I had a feeling someone would come along and point this out. Yes, they were modern humans like us, but there wasn’t as many as recently. 10,000 years ago there was maybe 5-10 million (est) humans, about the same as a large city, like London or Chicago, but spread out around the globe. It’s more than likely a combination of factors led to ice-age extinctions, like climate change as well as competition.
“Percent similarity” in DNA is a very deceptive number. It can mean that out of 200 genes 199 are identical, so you only have to modify one, or it can mean that every gene is 0.5 percent different so that you have to modify all 200.

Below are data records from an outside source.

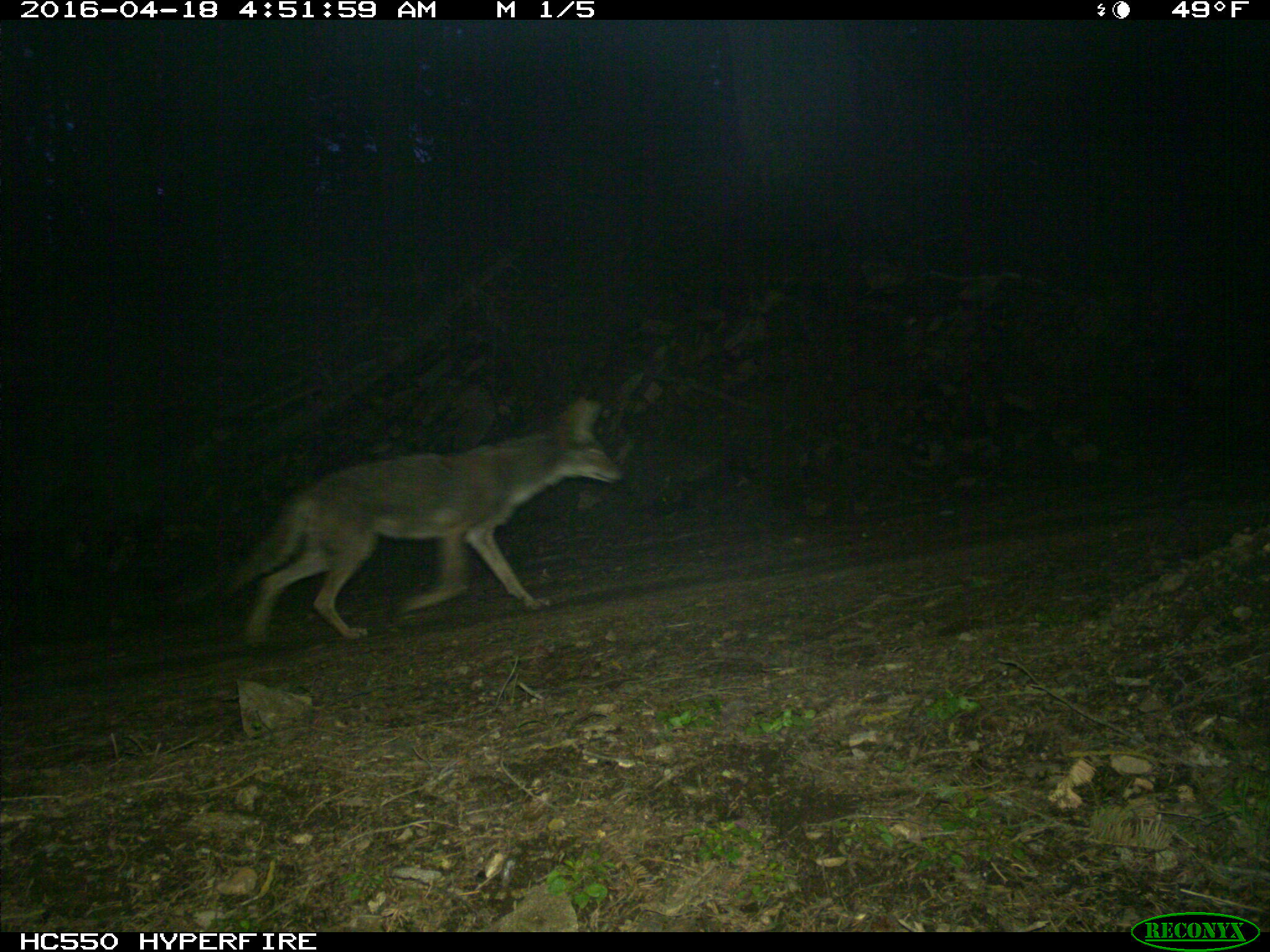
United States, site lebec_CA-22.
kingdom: Animalia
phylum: Chordata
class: Mammalia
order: Carnivora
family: Canidae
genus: Canis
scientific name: Canis latrans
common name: coyote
Canis latrans (coyote).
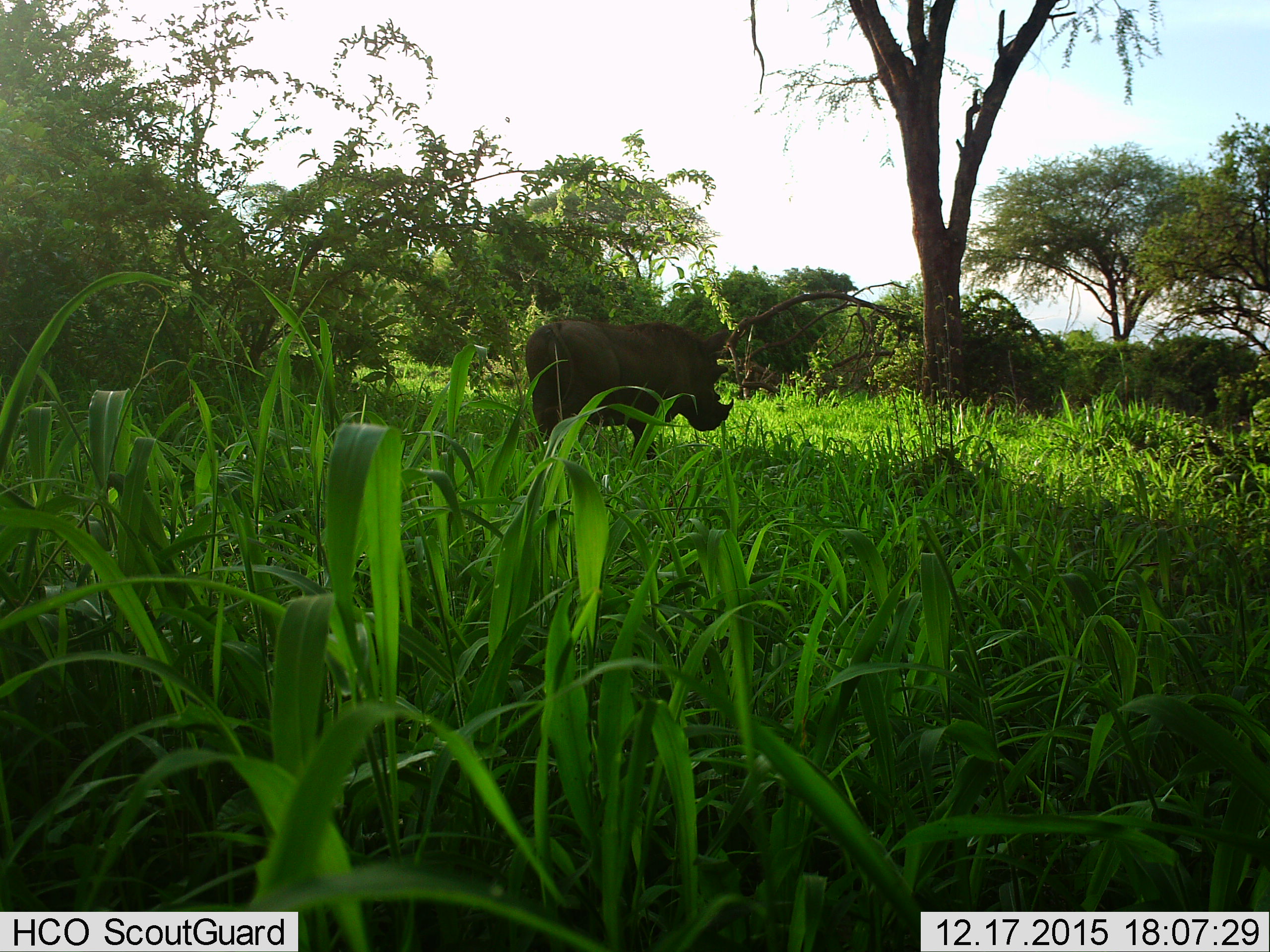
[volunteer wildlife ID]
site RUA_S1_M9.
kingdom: Animalia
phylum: Chordata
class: Mammalia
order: Artiodactyla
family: Suidae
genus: Phacochoerus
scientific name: Phacochoerus africanus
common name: warthog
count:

The way “similarly” between two species was traditionally determined was relatively crude. Basically you take the DNA from both species, chop it up, seperate the strands, then mix the two samples together. The strands recombine. Then you heat the mix and measure how much you have to heat it to get the strands to separate again. The better the match, the stronger they bind together. But since nobody has a complete dire wolf genome for comparison, not even that crude method can be used, so that “99.5 percent similar” number is a guess that someone excavated rectally.
The premise of the thread was not that we can but that someday within (well some of our lifetimes, we are an old crowd) we will. That may not be right but it is not yet wrong.
I’m not convinced by an ethical argument.
I do believe that a more diverse ecosystem is a more stable one.
But I am skeptical that a weakened ecosystem could support the reintroduction?
If done it would make sense to build from plant species to herbivores to predators up.
The fear of course is that a reintroduction could be overly successful. Akin to an invasive species. And drive current species out.
Very recently lost species maybe, as part of a holistic repair of a damaged ecosystem. Other than that? I vote against.
By some metrics, they are still a dominant form of life today. There are far more bird species than mammal species. Birds live all over the world, in every biome, in the land, sea, and air.
We did clone a Pyrenean Ibex and could probably repeat the task pretty easily.
If you had enough of both genomes, there’s absolutely no reason why that couldn’t work.
I don’t see how this follows. Animals drive each other extinct all the time. Nautiloids were widespread for hundreds of millions of years, until pinnipeds evolved and nearly drove them extinct in oceans worldwide, except for around Indonesia where pinnipeds never took hold for some reason.
Even if early humans weren’t as numerous as us, apes that hunt in packs with rough tools, live in freezing cold and tropical heat alike, and are capable of running almost every living thing into the ground thanks to absolutely ridiculous endurance are going to do SERIOUS damage to an ecosystem.
The fact is that the Ice Age we still live in has, for millions and millions of years, gone through repeated cycles of glaciation and inter-glaciation. Climate change certainly wiped out many species during this time, sometimes even whole groups of species. But for the entire duration, every continent had a healthy abundance and diversity of Megafauna. And then, right after we show up, a climate swing that wasn’t even much more extreme than prior ones hits; and suddenly almost all the Megafauna dies all at once, all across the world.
The fact that we were there simply is not a coincidence.